══ Task data
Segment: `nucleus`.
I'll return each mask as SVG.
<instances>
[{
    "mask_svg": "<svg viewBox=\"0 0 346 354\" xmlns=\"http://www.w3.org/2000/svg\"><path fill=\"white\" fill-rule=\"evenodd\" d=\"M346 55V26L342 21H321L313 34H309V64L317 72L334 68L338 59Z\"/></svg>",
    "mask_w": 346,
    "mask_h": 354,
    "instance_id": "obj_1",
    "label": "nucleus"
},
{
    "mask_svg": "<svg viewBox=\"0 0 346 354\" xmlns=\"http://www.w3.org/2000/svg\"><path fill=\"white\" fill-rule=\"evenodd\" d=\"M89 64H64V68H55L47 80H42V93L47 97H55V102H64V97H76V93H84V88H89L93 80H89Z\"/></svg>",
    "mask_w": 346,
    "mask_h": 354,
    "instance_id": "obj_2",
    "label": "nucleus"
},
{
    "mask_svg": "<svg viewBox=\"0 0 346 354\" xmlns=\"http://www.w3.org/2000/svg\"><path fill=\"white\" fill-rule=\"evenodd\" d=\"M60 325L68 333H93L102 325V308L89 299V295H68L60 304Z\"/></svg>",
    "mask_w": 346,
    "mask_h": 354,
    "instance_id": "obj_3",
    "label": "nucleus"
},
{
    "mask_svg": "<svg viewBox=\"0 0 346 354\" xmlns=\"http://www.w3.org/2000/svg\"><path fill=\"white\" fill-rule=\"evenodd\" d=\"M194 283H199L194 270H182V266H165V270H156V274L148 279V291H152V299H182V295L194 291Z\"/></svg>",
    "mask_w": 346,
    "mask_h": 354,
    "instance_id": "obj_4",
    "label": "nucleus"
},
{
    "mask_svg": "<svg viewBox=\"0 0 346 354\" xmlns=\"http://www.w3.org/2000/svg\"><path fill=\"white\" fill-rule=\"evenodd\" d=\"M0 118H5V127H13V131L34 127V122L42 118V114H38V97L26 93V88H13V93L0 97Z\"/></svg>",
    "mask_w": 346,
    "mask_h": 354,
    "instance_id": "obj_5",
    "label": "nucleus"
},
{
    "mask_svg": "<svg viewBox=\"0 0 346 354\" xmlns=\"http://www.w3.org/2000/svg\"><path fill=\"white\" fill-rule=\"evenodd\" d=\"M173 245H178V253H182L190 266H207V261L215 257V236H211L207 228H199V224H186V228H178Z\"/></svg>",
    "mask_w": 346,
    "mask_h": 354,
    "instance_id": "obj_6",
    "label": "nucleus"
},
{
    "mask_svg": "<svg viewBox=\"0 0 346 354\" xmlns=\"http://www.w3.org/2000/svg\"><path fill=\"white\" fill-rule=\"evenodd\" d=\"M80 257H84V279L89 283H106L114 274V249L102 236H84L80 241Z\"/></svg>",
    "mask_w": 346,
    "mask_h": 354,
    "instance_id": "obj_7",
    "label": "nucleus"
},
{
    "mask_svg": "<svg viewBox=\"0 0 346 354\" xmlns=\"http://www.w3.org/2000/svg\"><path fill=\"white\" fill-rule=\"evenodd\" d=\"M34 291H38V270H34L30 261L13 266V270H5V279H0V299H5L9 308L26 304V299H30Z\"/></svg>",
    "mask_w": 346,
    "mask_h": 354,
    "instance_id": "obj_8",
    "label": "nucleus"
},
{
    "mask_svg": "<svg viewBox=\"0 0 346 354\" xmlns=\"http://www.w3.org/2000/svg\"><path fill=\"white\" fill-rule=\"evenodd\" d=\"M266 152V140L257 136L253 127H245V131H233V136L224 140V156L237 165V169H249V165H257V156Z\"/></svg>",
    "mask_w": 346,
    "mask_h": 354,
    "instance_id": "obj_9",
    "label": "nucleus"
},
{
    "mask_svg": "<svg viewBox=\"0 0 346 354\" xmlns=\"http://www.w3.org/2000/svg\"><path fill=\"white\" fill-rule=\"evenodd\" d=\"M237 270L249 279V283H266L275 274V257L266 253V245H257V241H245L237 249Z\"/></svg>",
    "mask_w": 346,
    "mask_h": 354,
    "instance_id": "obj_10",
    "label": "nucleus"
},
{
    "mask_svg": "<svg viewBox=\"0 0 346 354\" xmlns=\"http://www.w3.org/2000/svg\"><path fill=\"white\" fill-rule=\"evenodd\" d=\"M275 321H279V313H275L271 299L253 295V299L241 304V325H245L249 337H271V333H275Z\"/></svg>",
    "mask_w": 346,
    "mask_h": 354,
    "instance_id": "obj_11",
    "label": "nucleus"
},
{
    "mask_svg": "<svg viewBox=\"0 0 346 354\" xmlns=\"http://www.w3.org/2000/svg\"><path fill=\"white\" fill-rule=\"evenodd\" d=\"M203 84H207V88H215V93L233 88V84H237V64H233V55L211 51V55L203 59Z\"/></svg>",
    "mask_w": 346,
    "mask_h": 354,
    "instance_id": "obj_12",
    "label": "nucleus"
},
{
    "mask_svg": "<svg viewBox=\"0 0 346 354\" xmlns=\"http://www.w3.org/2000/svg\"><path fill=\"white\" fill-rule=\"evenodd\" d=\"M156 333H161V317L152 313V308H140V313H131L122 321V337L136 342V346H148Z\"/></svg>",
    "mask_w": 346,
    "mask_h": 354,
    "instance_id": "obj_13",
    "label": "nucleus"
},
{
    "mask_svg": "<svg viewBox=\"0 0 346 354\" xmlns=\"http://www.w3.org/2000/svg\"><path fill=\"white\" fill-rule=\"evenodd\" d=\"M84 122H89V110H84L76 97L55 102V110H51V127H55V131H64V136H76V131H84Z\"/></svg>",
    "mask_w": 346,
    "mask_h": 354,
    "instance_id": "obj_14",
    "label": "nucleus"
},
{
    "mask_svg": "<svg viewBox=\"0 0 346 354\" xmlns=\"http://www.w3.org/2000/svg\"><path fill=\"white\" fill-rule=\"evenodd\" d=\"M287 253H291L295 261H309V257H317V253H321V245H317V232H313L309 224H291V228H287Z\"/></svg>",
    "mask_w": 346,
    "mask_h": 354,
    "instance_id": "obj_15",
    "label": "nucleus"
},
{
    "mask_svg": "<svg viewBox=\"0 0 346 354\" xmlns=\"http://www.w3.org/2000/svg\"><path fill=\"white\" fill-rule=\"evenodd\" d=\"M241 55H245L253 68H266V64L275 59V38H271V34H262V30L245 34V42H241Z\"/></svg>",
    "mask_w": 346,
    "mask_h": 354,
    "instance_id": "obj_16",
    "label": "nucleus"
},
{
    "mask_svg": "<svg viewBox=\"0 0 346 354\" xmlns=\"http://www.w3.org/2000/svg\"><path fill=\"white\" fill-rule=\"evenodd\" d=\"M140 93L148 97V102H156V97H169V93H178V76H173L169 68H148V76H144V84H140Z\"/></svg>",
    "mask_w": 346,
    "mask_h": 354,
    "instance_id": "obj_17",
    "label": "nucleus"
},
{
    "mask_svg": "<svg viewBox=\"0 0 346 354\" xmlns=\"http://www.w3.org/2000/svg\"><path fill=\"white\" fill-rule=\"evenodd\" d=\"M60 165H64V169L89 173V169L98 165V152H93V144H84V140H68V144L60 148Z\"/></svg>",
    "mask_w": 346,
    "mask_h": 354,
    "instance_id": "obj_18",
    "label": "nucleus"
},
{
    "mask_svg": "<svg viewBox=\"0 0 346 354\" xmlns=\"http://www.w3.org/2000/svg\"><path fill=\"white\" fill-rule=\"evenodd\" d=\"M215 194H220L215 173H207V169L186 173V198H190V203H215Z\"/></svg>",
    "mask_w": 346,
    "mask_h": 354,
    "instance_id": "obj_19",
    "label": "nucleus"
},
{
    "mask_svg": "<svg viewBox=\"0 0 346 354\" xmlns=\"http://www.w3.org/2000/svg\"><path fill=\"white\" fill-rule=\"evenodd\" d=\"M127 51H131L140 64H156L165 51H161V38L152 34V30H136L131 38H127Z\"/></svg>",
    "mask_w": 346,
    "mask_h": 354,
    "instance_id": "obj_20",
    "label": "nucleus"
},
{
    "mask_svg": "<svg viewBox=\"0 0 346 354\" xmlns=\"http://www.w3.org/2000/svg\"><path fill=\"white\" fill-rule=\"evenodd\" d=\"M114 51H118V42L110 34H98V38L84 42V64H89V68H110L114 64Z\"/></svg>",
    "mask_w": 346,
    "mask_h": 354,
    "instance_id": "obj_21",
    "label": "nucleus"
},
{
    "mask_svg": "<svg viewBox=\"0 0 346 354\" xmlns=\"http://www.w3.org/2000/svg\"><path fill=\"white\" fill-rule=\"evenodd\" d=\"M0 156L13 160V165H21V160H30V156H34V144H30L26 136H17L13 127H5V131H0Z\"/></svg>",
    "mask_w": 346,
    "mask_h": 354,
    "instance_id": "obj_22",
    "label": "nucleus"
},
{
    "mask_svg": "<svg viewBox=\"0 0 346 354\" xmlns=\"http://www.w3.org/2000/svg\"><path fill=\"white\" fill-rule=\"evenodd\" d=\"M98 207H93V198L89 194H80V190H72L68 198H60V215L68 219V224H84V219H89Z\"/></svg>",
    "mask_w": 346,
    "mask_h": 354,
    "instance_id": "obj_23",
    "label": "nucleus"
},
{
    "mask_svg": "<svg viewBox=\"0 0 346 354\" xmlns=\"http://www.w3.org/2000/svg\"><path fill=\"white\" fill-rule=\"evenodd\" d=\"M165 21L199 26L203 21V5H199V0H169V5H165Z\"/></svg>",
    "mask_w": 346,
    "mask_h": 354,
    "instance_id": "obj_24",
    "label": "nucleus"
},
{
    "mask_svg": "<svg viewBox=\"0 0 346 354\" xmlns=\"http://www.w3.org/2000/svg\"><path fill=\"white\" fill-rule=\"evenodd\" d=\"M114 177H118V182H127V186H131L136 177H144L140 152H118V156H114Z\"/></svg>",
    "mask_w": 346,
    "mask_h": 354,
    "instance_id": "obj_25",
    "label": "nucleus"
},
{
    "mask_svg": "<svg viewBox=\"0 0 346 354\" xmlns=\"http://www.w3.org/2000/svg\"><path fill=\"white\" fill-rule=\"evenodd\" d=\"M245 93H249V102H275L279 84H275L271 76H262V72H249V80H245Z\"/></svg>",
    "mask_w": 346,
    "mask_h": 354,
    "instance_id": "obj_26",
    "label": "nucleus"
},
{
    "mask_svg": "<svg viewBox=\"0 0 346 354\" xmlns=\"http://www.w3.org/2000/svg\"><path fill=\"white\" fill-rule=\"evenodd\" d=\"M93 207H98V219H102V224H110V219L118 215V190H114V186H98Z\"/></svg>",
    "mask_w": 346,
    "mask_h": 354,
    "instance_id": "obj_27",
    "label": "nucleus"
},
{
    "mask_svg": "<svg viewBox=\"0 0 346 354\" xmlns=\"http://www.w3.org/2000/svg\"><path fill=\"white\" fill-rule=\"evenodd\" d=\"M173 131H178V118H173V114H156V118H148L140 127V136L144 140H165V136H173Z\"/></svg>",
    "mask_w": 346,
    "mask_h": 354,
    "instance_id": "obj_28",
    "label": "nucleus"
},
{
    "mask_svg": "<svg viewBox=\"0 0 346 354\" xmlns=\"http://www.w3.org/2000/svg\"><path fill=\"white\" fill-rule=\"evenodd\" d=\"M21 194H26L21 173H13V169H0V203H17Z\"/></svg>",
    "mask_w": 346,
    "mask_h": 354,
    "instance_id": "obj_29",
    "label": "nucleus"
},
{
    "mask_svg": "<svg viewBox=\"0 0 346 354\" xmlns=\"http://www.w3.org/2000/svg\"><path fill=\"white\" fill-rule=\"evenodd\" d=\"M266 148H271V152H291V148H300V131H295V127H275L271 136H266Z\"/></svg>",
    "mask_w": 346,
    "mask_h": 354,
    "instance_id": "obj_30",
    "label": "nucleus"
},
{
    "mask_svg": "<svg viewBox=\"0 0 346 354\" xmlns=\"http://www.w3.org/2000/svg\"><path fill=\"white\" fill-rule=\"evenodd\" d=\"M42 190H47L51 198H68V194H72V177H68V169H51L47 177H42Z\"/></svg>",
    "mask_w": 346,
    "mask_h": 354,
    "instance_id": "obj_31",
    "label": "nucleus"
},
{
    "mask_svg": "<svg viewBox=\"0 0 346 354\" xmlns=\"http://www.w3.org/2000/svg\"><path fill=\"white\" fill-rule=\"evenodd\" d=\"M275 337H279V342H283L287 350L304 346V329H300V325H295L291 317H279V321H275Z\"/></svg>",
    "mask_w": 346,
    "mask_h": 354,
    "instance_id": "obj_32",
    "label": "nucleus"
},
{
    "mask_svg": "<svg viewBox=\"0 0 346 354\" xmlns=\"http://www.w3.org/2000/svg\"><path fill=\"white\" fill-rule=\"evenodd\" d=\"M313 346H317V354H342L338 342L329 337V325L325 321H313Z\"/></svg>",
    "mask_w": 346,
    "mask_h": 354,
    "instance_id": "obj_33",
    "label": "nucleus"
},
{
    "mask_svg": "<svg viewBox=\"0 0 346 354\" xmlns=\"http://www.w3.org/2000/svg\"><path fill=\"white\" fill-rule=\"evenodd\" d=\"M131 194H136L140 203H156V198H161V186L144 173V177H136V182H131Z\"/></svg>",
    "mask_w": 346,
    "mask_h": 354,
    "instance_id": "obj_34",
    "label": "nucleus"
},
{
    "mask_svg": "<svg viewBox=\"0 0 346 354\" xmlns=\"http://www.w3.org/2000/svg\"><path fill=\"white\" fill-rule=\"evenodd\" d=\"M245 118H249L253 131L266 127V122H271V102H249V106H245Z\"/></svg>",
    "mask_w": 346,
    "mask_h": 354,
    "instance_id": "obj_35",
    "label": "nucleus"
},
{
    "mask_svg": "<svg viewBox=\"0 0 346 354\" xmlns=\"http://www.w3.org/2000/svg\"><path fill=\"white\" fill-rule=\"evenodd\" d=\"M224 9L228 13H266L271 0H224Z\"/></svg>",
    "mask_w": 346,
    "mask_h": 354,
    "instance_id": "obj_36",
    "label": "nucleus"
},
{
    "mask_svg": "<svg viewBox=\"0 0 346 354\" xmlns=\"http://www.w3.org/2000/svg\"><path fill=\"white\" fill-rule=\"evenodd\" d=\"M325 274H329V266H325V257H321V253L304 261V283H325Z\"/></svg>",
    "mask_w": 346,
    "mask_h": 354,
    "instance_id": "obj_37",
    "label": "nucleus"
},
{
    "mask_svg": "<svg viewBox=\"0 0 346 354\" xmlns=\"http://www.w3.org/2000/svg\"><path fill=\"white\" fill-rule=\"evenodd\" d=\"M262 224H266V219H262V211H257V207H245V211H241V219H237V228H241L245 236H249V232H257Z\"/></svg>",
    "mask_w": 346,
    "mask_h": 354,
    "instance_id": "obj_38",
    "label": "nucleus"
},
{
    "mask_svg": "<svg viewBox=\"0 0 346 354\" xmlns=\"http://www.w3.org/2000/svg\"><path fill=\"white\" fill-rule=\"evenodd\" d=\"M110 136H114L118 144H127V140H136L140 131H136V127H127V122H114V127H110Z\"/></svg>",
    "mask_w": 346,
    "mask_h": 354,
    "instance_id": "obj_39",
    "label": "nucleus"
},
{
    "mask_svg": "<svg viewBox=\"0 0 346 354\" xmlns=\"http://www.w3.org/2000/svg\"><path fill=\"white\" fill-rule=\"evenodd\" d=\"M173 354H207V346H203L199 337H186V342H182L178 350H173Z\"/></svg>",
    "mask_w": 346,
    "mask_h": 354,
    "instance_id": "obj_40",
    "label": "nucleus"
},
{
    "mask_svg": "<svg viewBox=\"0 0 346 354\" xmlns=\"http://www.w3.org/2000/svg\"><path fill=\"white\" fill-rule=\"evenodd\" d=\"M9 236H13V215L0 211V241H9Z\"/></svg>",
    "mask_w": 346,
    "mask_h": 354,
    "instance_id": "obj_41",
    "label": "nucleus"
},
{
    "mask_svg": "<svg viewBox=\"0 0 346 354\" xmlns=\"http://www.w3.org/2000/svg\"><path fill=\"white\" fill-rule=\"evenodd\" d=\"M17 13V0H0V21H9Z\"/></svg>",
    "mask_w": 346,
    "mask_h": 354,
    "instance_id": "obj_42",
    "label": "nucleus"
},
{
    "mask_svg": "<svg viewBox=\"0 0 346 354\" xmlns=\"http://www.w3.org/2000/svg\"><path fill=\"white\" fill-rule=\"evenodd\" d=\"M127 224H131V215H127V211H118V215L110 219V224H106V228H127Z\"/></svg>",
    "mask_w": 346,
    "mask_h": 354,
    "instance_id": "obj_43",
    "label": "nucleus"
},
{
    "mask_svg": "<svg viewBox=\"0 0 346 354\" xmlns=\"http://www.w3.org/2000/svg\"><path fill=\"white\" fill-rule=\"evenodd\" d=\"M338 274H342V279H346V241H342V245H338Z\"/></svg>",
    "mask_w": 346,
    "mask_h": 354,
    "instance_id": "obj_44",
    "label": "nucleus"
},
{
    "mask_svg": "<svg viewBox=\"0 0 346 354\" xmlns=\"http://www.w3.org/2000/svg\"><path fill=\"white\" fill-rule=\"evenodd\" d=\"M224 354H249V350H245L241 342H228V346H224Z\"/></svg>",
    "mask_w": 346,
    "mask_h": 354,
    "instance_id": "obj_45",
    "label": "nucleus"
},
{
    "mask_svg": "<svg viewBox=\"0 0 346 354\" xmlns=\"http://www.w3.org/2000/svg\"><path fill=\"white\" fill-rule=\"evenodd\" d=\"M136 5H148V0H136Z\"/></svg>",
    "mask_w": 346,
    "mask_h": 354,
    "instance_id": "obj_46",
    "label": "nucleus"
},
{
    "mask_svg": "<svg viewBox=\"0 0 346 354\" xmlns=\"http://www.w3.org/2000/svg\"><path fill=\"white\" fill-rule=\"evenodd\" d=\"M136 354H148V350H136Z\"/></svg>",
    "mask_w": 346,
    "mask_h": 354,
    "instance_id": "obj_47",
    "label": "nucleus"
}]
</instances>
════
Copy the material above word for word, from its first line through the line containing "325L68 333H93L102 325V308L89".

Segment: `nucleus`.
I'll return each mask as SVG.
<instances>
[{
    "mask_svg": "<svg viewBox=\"0 0 346 354\" xmlns=\"http://www.w3.org/2000/svg\"><path fill=\"white\" fill-rule=\"evenodd\" d=\"M346 55V26L342 21H321L313 34H309V64L317 72L334 68L338 59Z\"/></svg>",
    "mask_w": 346,
    "mask_h": 354,
    "instance_id": "obj_1",
    "label": "nucleus"
},
{
    "mask_svg": "<svg viewBox=\"0 0 346 354\" xmlns=\"http://www.w3.org/2000/svg\"><path fill=\"white\" fill-rule=\"evenodd\" d=\"M89 64H64V68H55L47 80H42V93L47 97H55V102H64V97H76V93H84V88H89L93 80H89Z\"/></svg>",
    "mask_w": 346,
    "mask_h": 354,
    "instance_id": "obj_2",
    "label": "nucleus"
},
{
    "mask_svg": "<svg viewBox=\"0 0 346 354\" xmlns=\"http://www.w3.org/2000/svg\"><path fill=\"white\" fill-rule=\"evenodd\" d=\"M60 325L68 333H93L102 325V308L89 299V295H68L60 304Z\"/></svg>",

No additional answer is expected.